PTX code looks like:

// Generated by NVIDIA NVVM Compiler
// Compiler Build ID: CL-32688072
// Cuda compilation tools, release 12.1, V12.1.105
// Based on NVVM 7.0.1

.version 8.1
.target sm_80
.address_size 64

	// .globl	_Z6kernelPfm

.visible .entry _Z6kernelPfm(
	.param .u64 _Z6kernelPfm_param_0,
	.param .u64 _Z6kernelPfm_param_1
	.reg .pred 	%p<2>;
	.reg .f32 	%f<3>;
	.reg .b32 	%r<5>;
	.reg .b64 	%rd<7>;

	ld.param.u64 	%rd2, [_Z6kernelPfm_param_0];
	ld.param.u64 	%rd3, [_Z6kernelPfm_param_1];
	mov.u32 	%r1, %tid.x;
	mov.u32 	%r2, %ntid.x;
	mov.u32 	%r3, %ctaid.x;
	mad.lo.s32 	%r4, %r3, %r2, %r1;
	cvt.s64.s32 	%rd1, %r4;
	setp.ge.u64 	%p1, %rd1, %rd3;
	@%p1 bra 	$L__BB0_2;

	cvta.to.global.u64 	%rd4, %rd2;
	shl.b64 	%rd5, %rd1, 2;
	add.s64 	%rd6, %rd4, %rd5;
	ld.global.f32 	%f1, [%rd6];
	div.rn.f32 	%f2, %f1, 0f3D418306;
	st.global.f32 	[%rd6], %f2;



I wonder why the compiler did not optimize the division by multiplication with a reciprocal of the divisor.


1 Like

To start, please read the article I linked above. In short, the compiler does not do this in the general case because the optimization does not produce a bitwise identical result, and for basic arithmetic operations +, -, x, /, CUDA claims bitwise compliance to a proper IEEE-754 result for floating point arithmetic: 1 2 3

For the particular example you have shown, you can “enable” the compiler to make such an optimization, one possible method is use of --use_fast_math compiler switch to nvcc.

In general, its unwise in my opinion to attempt to obtain the best understanding of what is going on by using PTX. Instead, studying the SASS gives a better view. The process of converting PTX->SASS goes thru an optimizing compiler stage.

Therefore the effect of the above switch will be “less” evident at the PTX level, and “more” evident at the SASS level.

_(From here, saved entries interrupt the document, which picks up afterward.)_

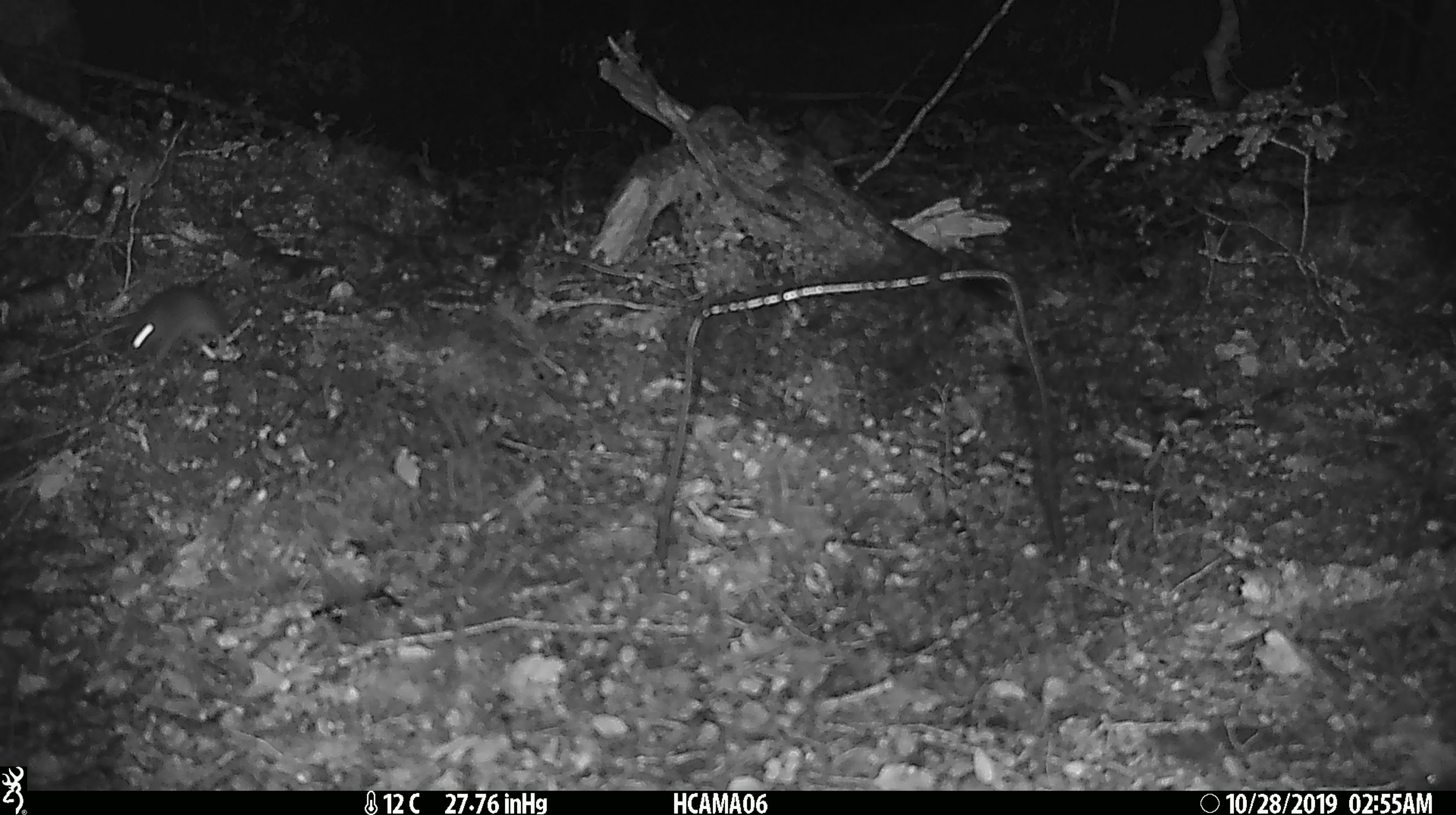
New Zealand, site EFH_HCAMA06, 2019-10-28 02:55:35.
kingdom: Animalia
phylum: Chordata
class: Mammalia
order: Rodentia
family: Muridae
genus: Mus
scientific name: Mus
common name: mouse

The switch results in producing PTX for your example that includes this alternate instruction:

div.approx.ftz.f32 ...

Studying the SASS, however, we see that the division routine has been replaced with a single multiply instruction:

    /*00c0*/                   FMUL.FTZ R5, R0, 21.166666030883789062 ;                 /* 0x41a9555500057820 */

where 1/0.0472440943 ~= 21.166666…

1 Like

Thanks for the quick and detailed answers.

This topic was automatically closed 14 days after the last reply. New replies are no longer allowed.